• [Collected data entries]
[start]

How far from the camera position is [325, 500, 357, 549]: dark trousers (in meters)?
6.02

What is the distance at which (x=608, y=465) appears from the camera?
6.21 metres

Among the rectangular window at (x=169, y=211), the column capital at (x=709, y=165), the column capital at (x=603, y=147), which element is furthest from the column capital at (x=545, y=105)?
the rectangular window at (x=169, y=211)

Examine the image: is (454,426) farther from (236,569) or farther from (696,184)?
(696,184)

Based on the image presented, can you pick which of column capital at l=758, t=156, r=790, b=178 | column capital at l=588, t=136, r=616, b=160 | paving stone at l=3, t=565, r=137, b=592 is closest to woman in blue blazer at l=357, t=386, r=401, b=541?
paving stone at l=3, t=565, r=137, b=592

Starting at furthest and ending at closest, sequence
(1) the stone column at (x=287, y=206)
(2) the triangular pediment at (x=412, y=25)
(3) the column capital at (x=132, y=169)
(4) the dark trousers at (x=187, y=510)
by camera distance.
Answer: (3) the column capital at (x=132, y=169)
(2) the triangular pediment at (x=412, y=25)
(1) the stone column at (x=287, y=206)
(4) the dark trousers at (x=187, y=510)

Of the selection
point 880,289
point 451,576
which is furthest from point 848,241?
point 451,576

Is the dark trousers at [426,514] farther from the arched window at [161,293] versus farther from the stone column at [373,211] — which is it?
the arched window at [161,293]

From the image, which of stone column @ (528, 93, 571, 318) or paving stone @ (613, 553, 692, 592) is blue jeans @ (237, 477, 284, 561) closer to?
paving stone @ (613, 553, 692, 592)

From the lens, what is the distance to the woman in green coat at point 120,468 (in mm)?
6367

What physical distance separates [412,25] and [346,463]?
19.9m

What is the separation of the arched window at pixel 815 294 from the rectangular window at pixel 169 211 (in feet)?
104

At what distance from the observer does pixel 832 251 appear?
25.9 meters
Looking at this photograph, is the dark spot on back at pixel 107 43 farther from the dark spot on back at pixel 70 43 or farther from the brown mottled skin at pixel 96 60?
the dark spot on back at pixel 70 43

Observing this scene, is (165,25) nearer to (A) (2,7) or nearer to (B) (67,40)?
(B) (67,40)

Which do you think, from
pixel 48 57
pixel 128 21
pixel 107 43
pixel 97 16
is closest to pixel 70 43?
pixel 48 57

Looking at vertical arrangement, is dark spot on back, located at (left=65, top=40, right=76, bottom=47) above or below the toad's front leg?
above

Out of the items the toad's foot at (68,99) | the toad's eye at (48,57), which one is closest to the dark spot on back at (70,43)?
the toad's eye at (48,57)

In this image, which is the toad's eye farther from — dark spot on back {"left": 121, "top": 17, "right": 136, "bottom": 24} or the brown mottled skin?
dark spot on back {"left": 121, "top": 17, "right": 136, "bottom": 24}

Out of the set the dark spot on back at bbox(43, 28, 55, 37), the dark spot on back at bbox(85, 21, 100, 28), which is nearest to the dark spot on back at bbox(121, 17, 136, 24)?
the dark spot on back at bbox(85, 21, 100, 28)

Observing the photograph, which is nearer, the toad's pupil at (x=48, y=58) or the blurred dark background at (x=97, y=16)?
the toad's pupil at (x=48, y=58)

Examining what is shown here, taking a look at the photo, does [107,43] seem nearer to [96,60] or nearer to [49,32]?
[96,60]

[end]

• [PROBLEM DESCRIPTION] Reproduce verbatim everything in the listing from the line containing "In this image, which" down to the end of the listing, both ends included.

• [CORRECT ANSWER]
In this image, which is the toad's eye farther from — dark spot on back {"left": 121, "top": 17, "right": 136, "bottom": 24} or the brown mottled skin?
dark spot on back {"left": 121, "top": 17, "right": 136, "bottom": 24}

Out of the set the dark spot on back at bbox(43, 28, 55, 37), the dark spot on back at bbox(85, 21, 100, 28), which is nearest to the dark spot on back at bbox(121, 17, 136, 24)?
the dark spot on back at bbox(85, 21, 100, 28)

Observing the photograph, which is nearer, the toad's pupil at (x=48, y=58) or the blurred dark background at (x=97, y=16)?
the toad's pupil at (x=48, y=58)

Examining what is shown here, taking a look at the photo, does [107,43] seem nearer to [96,60] or nearer to [49,32]?
[96,60]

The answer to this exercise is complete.